• Task requirements
a - In the motor oil and refined products excerpt, what fine resulted from the Occupational Safety and Health Administration investigations into the Rouseville refinery fire?
b - Update the records from the line containing "Considering the items" through the end of the records, replacing "rocky cliff" with "stone cliff" and leaving everything else unchanged.

• Excerpt
● ● ●

MOTOR OIL & REFINED PRODUCTS
 
     OPERATING RESULTS. Operating income in 1996 for the motor oil and refined
products segment was $53.3 million compared with operating income of $12.0
million in 1995 and $41.8 million in 1994. Higher earnings in 1996 were
primarily due to nonrecurring charges recorded in 1995 associated with a fire at
the Rouseville refinery, costs associated with the shutdown of The Eureka Pipe
Line Company ("Eureka"), costs associated with restructuring European marketing
operations and litigation settlement expenses. Also contributing to the
improvement was higher lubricating product margins and lower expenses. Weak
industry refining margins partially offset the improvement.
 
     Excluding charges for the fire at the Rouseville refinery in 1995, the
manufacturing division reported lower earnings in 1996 compared to 1995. The
decrease in earnings was primarily due to lower refinery product margins and
higher pre-operating expenses at the Excel facility. Base oil margins declined
during 1996 as the market reacted to new capacity anticipated from Excel and
other producers. Commercial production commenced at the Excel facility in late
December 1996. Pennzoil expects base oil margins to remain depressed in 1997 as
the market absorbs this new capacity.
 
     Total processed volume at the refineries of 53,086 barrels per day was
5,120 barrels per day higher than in 1995 and 5,617 barrels per day lower than
in 1994. The higher volume as compared to 1995 was due to the 1995 Rouseville
refinery fire and the lower volume compared to 1994 was a result of the
cessation of crude oil processing at the refinery in Roosevelt, Utah and the
increase in non-crude feedstocks at Rouseville for use in wax production.
 
     Higher earnings in the domestic marketing division, excluding nonrecurring
charges, were the result of higher lubricating product margins, higher margins
from other product sales and lower selling, general and administrative and
operating expenses. Domestic motor oil volumes were about 1% lower than 1995 and
2% lower than 1994 levels. Filter sales increased by 13% over 1995 and were up
24% from 1994. Sales of Wolf's Head lubricating products also increased
substantially, up 21% and 77% over 1995 and 1994, respectively. Total
international motor oil and other lubricating product volumes, including those
sold through licensees and joint ventures, increased 7% when compared to 1995
and 15% when compared to 1994.
 
     In October 1995, an explosion and fire occurred at PPC's Rouseville
refinery. Two PPC employees and three contractor employees were killed. Several
other injuries were reported. Occupational Safety and Health Administration
investigations resulted in a fine of $1.5 million. The major damage identified
was to the tanks, piping and electrical lines in the area of the fire. Some
portions of the new wax plant project were damaged, and project completion was
delayed until August 1996. A charge of $20.0 million was taken in the fourth
quarter of 1995 for losses related to the fire.

● ● ●

• Dataset records
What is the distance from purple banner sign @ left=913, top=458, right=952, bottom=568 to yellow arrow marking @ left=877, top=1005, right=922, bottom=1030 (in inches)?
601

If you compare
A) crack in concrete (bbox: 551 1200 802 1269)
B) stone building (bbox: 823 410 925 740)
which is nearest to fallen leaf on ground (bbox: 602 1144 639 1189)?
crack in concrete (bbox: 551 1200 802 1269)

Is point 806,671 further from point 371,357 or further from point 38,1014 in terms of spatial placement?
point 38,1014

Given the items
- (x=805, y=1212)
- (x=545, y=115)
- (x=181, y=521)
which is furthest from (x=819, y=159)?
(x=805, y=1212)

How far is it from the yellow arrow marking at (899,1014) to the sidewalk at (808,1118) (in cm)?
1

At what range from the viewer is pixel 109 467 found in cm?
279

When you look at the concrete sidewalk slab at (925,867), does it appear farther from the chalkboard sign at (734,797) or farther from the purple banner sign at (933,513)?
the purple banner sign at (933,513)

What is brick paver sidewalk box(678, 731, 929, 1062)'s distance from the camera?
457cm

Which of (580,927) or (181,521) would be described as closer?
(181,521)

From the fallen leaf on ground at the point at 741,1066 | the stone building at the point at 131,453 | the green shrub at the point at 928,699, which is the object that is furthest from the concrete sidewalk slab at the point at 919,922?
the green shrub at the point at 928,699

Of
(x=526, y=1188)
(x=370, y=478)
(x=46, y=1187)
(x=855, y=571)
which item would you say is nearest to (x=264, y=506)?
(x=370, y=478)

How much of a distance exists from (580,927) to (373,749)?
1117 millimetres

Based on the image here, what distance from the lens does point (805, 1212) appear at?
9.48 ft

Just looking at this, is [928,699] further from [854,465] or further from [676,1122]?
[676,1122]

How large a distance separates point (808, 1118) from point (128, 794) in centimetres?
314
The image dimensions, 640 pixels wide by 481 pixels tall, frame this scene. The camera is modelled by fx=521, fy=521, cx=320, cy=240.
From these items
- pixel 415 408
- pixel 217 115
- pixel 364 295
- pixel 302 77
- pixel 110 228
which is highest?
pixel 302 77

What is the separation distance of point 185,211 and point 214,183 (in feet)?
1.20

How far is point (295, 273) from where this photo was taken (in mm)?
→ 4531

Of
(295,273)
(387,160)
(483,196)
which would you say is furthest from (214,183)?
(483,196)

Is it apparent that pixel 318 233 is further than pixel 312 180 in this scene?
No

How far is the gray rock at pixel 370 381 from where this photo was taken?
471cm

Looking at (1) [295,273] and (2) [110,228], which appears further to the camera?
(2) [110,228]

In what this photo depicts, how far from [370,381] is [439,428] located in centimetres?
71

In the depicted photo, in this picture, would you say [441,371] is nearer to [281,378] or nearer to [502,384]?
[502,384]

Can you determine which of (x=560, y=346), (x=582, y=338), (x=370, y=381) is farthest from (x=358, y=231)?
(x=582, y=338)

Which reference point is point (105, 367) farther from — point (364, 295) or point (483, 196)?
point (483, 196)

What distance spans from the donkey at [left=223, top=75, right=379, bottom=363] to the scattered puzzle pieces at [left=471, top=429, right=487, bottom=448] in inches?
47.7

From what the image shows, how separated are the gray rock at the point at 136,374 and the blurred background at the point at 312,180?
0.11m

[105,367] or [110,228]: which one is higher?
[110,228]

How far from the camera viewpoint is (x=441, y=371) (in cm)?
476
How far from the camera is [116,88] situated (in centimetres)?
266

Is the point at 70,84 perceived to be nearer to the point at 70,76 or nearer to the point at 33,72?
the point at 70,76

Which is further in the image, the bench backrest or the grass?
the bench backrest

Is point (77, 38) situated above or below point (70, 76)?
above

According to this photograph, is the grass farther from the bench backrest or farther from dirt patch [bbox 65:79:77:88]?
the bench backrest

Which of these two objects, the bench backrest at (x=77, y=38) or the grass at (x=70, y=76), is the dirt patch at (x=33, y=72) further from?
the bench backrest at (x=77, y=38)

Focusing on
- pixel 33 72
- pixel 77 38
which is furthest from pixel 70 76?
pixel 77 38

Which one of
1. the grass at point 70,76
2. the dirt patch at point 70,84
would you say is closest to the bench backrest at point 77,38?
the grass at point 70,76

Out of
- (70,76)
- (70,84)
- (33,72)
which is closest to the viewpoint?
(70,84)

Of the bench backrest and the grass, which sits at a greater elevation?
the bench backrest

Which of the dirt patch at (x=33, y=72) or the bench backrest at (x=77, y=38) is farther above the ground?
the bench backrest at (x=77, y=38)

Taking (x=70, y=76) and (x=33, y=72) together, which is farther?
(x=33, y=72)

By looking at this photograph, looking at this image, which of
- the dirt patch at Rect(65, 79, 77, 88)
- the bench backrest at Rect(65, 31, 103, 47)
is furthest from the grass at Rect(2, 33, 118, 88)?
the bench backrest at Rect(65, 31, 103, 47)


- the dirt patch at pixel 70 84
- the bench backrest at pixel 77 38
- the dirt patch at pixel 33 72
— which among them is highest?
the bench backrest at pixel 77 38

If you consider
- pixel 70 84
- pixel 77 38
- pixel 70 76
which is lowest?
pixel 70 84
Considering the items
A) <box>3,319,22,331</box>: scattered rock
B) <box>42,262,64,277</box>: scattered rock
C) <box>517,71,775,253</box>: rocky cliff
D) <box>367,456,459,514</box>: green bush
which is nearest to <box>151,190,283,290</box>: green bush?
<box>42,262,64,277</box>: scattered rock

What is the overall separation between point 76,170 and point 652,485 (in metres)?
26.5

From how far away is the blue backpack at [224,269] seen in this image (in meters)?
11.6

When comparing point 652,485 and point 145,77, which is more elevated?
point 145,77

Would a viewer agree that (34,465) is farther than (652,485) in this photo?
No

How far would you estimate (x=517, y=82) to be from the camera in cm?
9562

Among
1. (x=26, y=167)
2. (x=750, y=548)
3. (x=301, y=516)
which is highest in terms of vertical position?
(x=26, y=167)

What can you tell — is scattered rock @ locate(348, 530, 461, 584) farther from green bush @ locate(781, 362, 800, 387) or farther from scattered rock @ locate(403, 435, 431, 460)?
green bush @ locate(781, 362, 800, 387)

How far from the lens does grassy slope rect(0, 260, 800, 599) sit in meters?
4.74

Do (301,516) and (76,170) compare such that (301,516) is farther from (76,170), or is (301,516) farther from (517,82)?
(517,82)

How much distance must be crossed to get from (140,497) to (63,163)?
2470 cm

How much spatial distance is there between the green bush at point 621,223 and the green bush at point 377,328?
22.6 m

● ● ●

• Responses for each task
a - A fine of $1.5 million.

b -
Considering the items
A) <box>3,319,22,331</box>: scattered rock
B) <box>42,262,64,277</box>: scattered rock
C) <box>517,71,775,253</box>: stone cliff
D) <box>367,456,459,514</box>: green bush
which is nearest to <box>151,190,283,290</box>: green bush?
<box>42,262,64,277</box>: scattered rock

What is the overall separation between point 76,170 and point 652,485 (in metres)?
26.5

From how far away is the blue backpack at [224,269] seen in this image (in meters)?
11.6

When comparing point 652,485 and point 145,77, which is more elevated?
point 145,77

Would a viewer agree that (34,465) is farther than (652,485) in this photo?
No

How far would you estimate (x=517, y=82) to be from the camera in cm?
9562

Among
1. (x=26, y=167)
2. (x=750, y=548)
3. (x=301, y=516)
which is highest in terms of vertical position?
(x=26, y=167)

What can you tell — is scattered rock @ locate(348, 530, 461, 584) farther from green bush @ locate(781, 362, 800, 387) or farther from scattered rock @ locate(403, 435, 431, 460)?
green bush @ locate(781, 362, 800, 387)

How far from the lens does grassy slope rect(0, 260, 800, 599) sit in meters?
4.74

Do (301,516) and (76,170) compare such that (301,516) is farther from (76,170), or is (301,516) farther from (517,82)?
(517,82)

How much distance must be crossed to get from (140,497) to (63,163)?
2470 cm

How much spatial distance is there between the green bush at point 621,223 and the green bush at point 377,328?
22.6 m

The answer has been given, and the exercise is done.